At the same time the Parrot project was getting too big for anyone to really manage it inside, and very difficult to refactor. At that point the fellows working on Rakudo decided that we probably needed to be on more platforms than just the Parrot VM. So they invented a portability layer called NQP which stands for “Not Quite Perl”. They ported it to first of all run on the JVM (Java Virtual Machine), and while they were doing that they were also secretly working on a new VM called MoarVM. That became public a little over a year ago.
We probably need to concentrate on MoarVM for the rest of this year, until we actually define 6.0, and then the rest will catch up.

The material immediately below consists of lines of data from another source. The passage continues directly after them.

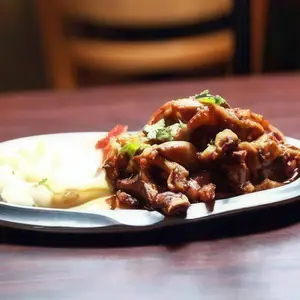 Chinchulín
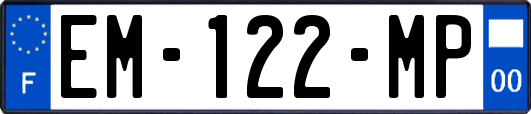 EM-122-MP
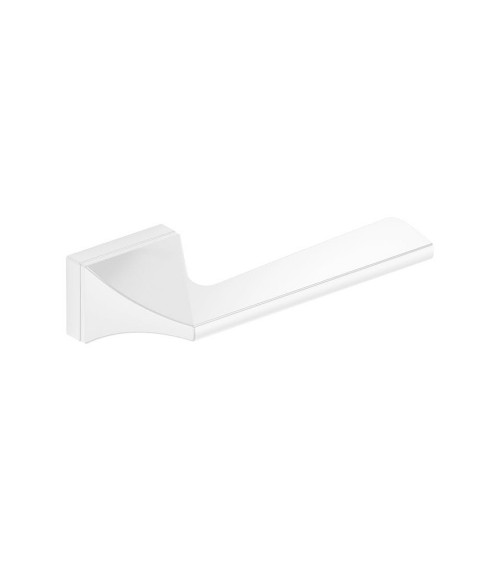 White Impera door handle design handle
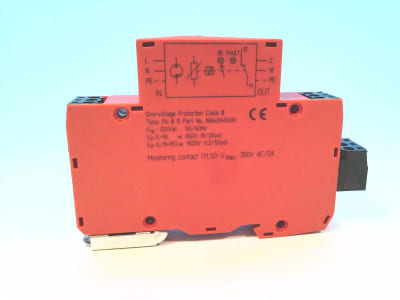 WEIDMULLER 8860340000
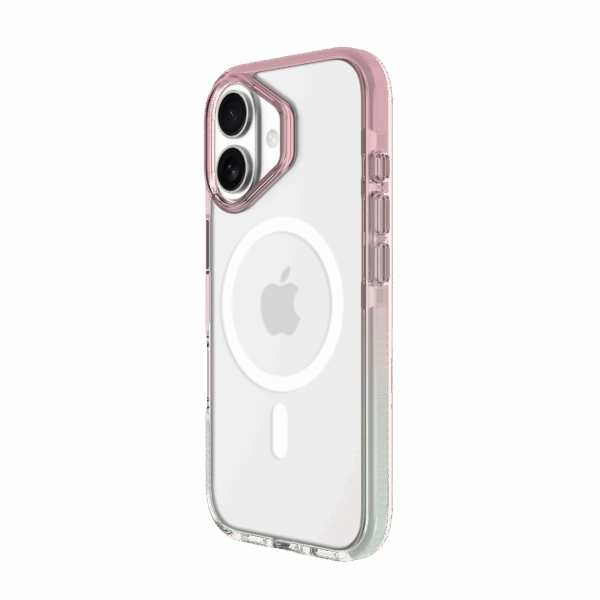 iPhone 17: Flow, Blush Frost - Image 7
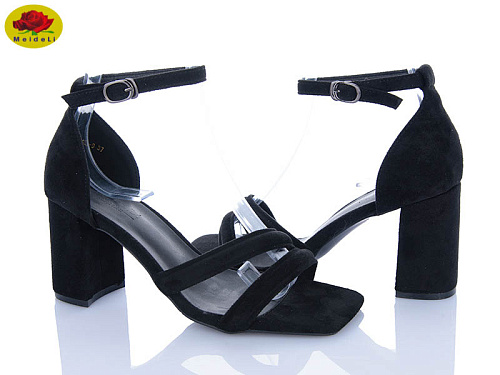 Босоножки Meideli L3322-9 в магазине Фонтан Обуви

LV: Last year in the UK, the government kicked off the Year of Code, an attempt to get young people interested in programming. There are lots of opinions about how this should be done – like whether you should teach low-level languages at the start, so that people really understand memory usage, or a high-level language. What’s your take on that?
LW: Up until now, the Python community has done a much better job of getting into the lower levels of education than we have. We’d like to do something in that space too, and that’s partly why we have the butterfly logo, because it’s going to be appealing to seven year old girls!
But we do think that Perl 6 will be learnable as a first language. A number of people have surprised us by learning Perl 5 as their first language. And you know, there are a number of fairly powerful concepts even in Perl 5, like closures, lexical scoping, and features you generally get from functional programming. Even more so in Perl 6.
“Until now, the Python
community has done a
much better job of
getting into the lower
levels of education.”
Part of the reason the Perl 6 has taken so long is that we have around 50 different principles we try to stick to, and in language design you’re end up juggling everything and saying “what’s really the most important principle here”? There has been a lot of discussion about a lot of different things. Sometimes we commit to a decision, work with it for a while, and then realise it wasn’t quite the right decision.
We didn’t design or specify pretty much anything about concurrent programming until someone came along who was smart enough about it and knew what the different trade-offs were, and that’s Jonathan Worthington. He has blended together ideas from other languages like Go and C#, with concurrent primitives that compose well. Composability is important in the rest of the language.
There are an awful lot of concurrent and parallel programming systems that don’t compose well – like threads and locks, and there have been lots of ways to do it poorly. So in one sense, it’s been worth waiting this extra time to see some of these languages like Go and C# develop really good high-level primitives – that’s sort of a contradiction in terms – that compose well.